Por Santiago

En las últimas semanas, dos veces en concreto se puso en riesgo la histórica racha que posee el español Rafael Nadal. Esos partidos fueron los que lo enfrentaron con el ruso Nikolay Davydenko, en la semifinal de Roma, y con el australiano Lleyton Hewitt, en la reciente semifinal de Hamburgo.
Una semana atrás, Davydenko había poseído un set point en el primer parcial, que luego no pudo concretar; Rafa se llevó ese set por 7-6 (3). Luego, en el segundo set, Nadal salvó 5 puntos para no ir a un tercer set, pero Davydenko terminó ganando ese segundo parcial por 7-6 (8). Finalmente, el español se llevó el set final por 6-4 y alcanzó la final de Roma. Pero seguramente la pasó muy mal en esas 3 horas y media que duró la semifinal.

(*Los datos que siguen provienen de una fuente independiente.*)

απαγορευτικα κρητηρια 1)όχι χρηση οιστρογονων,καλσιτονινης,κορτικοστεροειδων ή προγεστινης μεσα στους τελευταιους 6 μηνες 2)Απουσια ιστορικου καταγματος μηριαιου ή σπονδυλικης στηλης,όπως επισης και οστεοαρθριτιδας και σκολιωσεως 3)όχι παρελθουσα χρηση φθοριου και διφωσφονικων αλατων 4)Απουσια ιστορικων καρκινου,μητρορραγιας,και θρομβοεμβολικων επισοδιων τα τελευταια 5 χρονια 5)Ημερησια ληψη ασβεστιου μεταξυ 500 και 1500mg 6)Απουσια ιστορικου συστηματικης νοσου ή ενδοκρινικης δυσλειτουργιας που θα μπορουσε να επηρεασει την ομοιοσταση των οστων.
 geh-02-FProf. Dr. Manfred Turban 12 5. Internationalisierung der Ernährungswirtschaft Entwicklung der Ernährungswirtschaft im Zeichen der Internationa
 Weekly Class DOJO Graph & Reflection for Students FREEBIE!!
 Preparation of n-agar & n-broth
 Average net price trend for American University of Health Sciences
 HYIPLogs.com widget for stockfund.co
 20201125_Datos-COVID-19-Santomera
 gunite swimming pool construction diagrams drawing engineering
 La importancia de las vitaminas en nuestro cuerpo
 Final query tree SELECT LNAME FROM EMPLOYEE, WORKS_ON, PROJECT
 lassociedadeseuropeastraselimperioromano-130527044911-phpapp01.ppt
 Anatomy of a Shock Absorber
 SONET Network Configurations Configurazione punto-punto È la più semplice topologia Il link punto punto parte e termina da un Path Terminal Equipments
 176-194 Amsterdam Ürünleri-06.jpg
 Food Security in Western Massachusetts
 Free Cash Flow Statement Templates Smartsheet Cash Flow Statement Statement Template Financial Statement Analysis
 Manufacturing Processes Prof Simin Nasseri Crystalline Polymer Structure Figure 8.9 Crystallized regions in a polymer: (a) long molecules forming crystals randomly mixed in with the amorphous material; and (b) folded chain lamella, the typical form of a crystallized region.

Hoy, Hewitt -quien, curiosamente, fue el verdugo de Davydenko en Hamburgo- estuvo a punto de dar el batacazo, pero las cosas del tenis (quiebres, mala fortuna, enfriamientos) se lo impidieron. Empezó jugando en un formidable nivel, y logró el primer set por un abultado 6-2. El segundo parcial fue propiedad de Nadal gracias a solo un quiebre (6-3). Y en el tercer set, tras muchísimos quiebres, Hewitt desperdició dos puntos de quiebre en el duodécimo juego. En caso de haberlos concretado, ese parcial se habría definido en un tie-break de vida o muerte. Pero no, fue 7-5 para el número 2 del mundo.
Davydenko y Hewitt marcaron un camino, el de cómo jugarle a Nadal en polvo de ladrillo y tenerlo contra las cuerdas. ¿Federer seguirá ese camino? ¿Alguien se le atreverá a Nadal en Roland Garros? Interrogantes que tendrán respuestas en el curso de los próximos días.